Jim Harley

Personal information
- Date of birth: 21 February 1917
- Place of birth: Methil, Fife, Scotland
- Date of death: 9 July 1989 (aged 72)
- Place of death: Kirkcaldy, Scotland
- Position(s): Full-back

Senior career*
- Years: Team / Apps / (Gls)
- 1932–1934: Hearts of Beath
- 1934–1949: Liverpool / 115 / (0)

International career
- 1945: Scotland (wartime) / 2 / (0)

= Jim Harley =

Scottish footballer

James Harley (21 February 1917 – 7 September 1989) was a Scottish footballer who played for Liverpool.

==Life and playing career==
Born in Methil, Fife, Harley played for Hearts of Beath before George Patterson brought him to Liverpool in April 1934. His debut came 28 September 1935 in a First Division match at Anfield against West Bromwich Albion. In this match, Liverpool won by 5–0 but Harley did not score.
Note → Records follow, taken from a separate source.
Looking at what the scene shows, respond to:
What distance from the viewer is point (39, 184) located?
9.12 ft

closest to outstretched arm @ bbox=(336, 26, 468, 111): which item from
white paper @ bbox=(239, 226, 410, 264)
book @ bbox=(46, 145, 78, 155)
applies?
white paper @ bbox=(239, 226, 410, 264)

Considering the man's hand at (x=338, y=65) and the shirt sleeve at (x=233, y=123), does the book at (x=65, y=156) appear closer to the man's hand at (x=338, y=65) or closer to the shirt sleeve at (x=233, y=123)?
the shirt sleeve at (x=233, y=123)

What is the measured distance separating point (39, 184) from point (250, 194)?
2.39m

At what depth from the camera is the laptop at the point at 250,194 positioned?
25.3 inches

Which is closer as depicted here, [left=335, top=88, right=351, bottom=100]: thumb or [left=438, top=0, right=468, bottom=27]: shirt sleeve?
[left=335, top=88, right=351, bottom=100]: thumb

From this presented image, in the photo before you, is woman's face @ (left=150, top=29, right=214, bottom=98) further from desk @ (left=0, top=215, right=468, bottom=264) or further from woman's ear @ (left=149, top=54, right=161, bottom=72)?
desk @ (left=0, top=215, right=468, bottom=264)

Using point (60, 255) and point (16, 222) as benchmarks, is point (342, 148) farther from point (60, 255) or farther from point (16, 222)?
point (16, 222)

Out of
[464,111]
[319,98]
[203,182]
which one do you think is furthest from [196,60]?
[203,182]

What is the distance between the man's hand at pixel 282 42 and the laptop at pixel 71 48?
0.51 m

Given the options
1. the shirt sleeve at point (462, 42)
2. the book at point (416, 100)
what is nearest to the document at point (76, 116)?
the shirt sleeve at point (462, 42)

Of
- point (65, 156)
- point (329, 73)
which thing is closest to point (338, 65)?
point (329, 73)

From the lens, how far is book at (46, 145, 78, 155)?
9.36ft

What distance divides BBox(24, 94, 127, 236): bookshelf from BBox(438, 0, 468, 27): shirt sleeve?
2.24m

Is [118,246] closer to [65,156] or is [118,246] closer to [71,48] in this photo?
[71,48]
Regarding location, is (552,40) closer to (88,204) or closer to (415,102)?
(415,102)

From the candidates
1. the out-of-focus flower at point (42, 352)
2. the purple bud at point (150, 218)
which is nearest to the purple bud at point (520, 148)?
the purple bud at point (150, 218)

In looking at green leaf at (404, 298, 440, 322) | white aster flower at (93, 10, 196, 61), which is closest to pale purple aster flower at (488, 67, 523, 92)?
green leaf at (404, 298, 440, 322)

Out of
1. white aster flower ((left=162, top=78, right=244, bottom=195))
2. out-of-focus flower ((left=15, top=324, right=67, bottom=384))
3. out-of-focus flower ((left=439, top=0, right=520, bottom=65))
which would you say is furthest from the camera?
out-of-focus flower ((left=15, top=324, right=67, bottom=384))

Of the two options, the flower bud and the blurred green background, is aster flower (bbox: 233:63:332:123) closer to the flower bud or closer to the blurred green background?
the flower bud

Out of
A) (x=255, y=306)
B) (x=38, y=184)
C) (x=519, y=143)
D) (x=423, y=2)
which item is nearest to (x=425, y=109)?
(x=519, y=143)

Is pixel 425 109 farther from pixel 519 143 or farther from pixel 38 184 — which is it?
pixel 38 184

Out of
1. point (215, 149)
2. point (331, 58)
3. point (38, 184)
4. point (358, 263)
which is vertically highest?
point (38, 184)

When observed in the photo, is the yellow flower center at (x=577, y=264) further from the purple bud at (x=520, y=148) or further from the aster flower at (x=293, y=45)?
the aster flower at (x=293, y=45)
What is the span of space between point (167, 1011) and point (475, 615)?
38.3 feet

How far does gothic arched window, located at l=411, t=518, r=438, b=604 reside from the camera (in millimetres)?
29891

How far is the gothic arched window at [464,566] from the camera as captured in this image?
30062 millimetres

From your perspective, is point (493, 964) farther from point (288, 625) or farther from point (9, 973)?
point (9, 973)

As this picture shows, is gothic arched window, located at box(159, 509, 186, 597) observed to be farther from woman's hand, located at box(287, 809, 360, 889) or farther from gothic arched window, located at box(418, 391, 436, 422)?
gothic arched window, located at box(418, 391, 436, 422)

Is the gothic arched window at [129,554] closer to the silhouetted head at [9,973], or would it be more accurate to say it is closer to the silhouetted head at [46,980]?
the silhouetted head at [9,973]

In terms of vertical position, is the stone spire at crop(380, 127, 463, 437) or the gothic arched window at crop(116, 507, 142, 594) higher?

Harley never really established himself at first but he stayed loyal to the club and got his chance during the 1937–38 season. Missing ten of the 47 fixtures, he was even swapped over to the left-back berth when Liverpool brought Tom Cooper into the starting line-up.

Harley carried on in much the same way with 27 appearances in 45 matches, yet again, he started the three opening games of the 1939–40 and probably would have carried on playing in either of the full-back roles if it were not for the outbreak of the Second World War — curtailing the careers of Harley and his peers. During the conflict, he served with the Royal Naval Commandos, and featured for the Reds in unofficial wartime competitions. This was rare until 1944 but became more regular afterwards.

After the six-year break, Harley returned to Merseyside and played in 17 games of the first post-war championship winning team, a side that contained the likes of Jack Balmer, Bill Jones, Berry Nieuwenhuys, Albert Stubbins, Billy Liddell and Bob Paisley.

The 1947–48 season saw Harley put together 21 starts for Liverpool but this was his last season at Anfield. He was now in his 30s and was no longer seen as a part of the future of the club. He departed when his contract expired in 1948.

Harley never got a call for Scotland but he did represent them in two wartime internationals, which are not regarded as 'official' fixtures.